Mr Daniels recalls his wife hearing about the attack on the radio and telephoning him.
He said: ‘I turned on the television and saw the North Tower ablaze and smoke billowing from it and just watched events unfold from there.
‘I saw the second plane smash into the South Tower. We knew Rick was not meant to be there that day. He’d only gone in because a colleague couldn’t work.
‘Rick was meant to be on his way to Europe so as events turned out he was just unlucky to have been there that day really.
We phoned his wife Susan and she confirmed that he was in there. Rick had phoned her after the planes hit and spoke to her, but from then on, we all know from looking at the television pictures that there was no hope then.
‘Early on you hold out hope that he may have gotten out somehow or been trapped but still alive in the building. But it was obviously not meant to be.’
A picture, taken after the attack started, shows Mr Rescorla, megaphone in hand, guiding staff down stairs to safety.
Workers recalled him singing patriotic songs, including a Cornish adaptation of Men of Harlech as he led them down. So well-drilled were the staff that just three, including Mr Rescorla, died in the attack.
But he was still in the tower when it collapsed. His remains have never been found.
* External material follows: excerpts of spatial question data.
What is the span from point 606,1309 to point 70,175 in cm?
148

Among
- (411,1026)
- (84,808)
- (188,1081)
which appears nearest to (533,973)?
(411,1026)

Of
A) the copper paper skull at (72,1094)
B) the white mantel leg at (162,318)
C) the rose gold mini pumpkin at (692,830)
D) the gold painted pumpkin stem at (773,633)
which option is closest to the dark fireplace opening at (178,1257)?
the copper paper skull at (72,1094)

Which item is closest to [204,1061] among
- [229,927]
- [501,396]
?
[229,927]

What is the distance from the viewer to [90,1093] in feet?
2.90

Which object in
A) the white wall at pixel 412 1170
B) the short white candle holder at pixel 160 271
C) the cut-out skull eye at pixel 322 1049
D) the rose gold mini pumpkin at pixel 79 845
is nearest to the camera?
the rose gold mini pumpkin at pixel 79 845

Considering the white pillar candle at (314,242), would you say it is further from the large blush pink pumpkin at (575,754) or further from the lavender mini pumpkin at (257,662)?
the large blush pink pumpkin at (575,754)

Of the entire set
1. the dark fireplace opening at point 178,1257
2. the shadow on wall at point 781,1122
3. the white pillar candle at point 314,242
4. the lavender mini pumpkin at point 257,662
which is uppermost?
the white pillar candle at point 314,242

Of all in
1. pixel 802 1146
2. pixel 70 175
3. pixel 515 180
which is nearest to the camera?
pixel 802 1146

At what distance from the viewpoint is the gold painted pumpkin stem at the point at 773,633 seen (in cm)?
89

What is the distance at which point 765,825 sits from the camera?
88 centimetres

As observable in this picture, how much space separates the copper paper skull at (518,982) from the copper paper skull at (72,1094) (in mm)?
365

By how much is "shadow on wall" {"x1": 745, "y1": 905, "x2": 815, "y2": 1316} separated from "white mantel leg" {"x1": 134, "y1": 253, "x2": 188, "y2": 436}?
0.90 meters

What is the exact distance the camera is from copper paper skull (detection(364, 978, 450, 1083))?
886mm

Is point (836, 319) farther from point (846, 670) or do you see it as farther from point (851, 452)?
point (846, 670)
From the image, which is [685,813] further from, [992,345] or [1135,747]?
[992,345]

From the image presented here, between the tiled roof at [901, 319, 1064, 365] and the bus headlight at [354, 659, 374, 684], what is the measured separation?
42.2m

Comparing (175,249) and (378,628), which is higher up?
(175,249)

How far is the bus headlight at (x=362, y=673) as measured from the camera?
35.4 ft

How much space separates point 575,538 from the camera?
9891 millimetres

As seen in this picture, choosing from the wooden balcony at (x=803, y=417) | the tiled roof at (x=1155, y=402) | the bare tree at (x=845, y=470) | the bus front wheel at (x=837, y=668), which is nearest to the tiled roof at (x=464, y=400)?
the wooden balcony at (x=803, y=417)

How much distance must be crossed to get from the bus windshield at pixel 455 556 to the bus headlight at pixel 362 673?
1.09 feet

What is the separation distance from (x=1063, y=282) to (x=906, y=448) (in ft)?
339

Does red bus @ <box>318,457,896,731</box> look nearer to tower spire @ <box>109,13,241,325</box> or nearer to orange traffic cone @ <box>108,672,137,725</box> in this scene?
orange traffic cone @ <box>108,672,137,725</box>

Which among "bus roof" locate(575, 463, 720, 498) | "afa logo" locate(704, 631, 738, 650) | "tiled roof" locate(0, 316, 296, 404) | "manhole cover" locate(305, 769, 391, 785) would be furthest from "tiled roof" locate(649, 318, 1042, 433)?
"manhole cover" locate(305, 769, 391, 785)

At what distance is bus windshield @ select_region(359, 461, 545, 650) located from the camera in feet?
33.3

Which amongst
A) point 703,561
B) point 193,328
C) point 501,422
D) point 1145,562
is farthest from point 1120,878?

‘I’m very proud of Rick. That was just the way he was, prepared for any eventuality and looking after other people,’ Mr Daniels said. ‘He would always be the last person out and make sure everyone else got out safely.’
Several memorials were erected in his honour. A statue of him, based on the cover of We Were Soldiers Once…And Young, is now on permanent display on The Walk Of Heroes at the National Infantry Museum at Fort Benning, Georgia, the town where he trained.
And in Hayle a memorial was erected, hailing his heroics on September 11.
‘It is good to have something in his home town that can let people know of what he did on September 11 and be very proud of him,’ Mr Daniels added.
On March 25, 2009, he was posthumously awarded the Above & Beyond Citizen Medal – the most prestigious civilian award in the United States.
The main event in the UK to commemorate the landmark anniversary will be the ceremony at London’s September 11 memorial garden, which was opened by the Princess Royal in 2003.
In what has become a poignant tradition, relatives will read out the names of the British victims of the attacks and lay a white rose for each one on a memorial stone beneath bronze plaques listing them all.
Memorial services will also be held at St Paul’s Cathedral in the morning and at Westminster Abbey in the evening.
In New York there will be a concert at the British Memorial Garden site in Hanover Square, which is just half a mile from Ground Zero and also commemorates the 67 UK victims.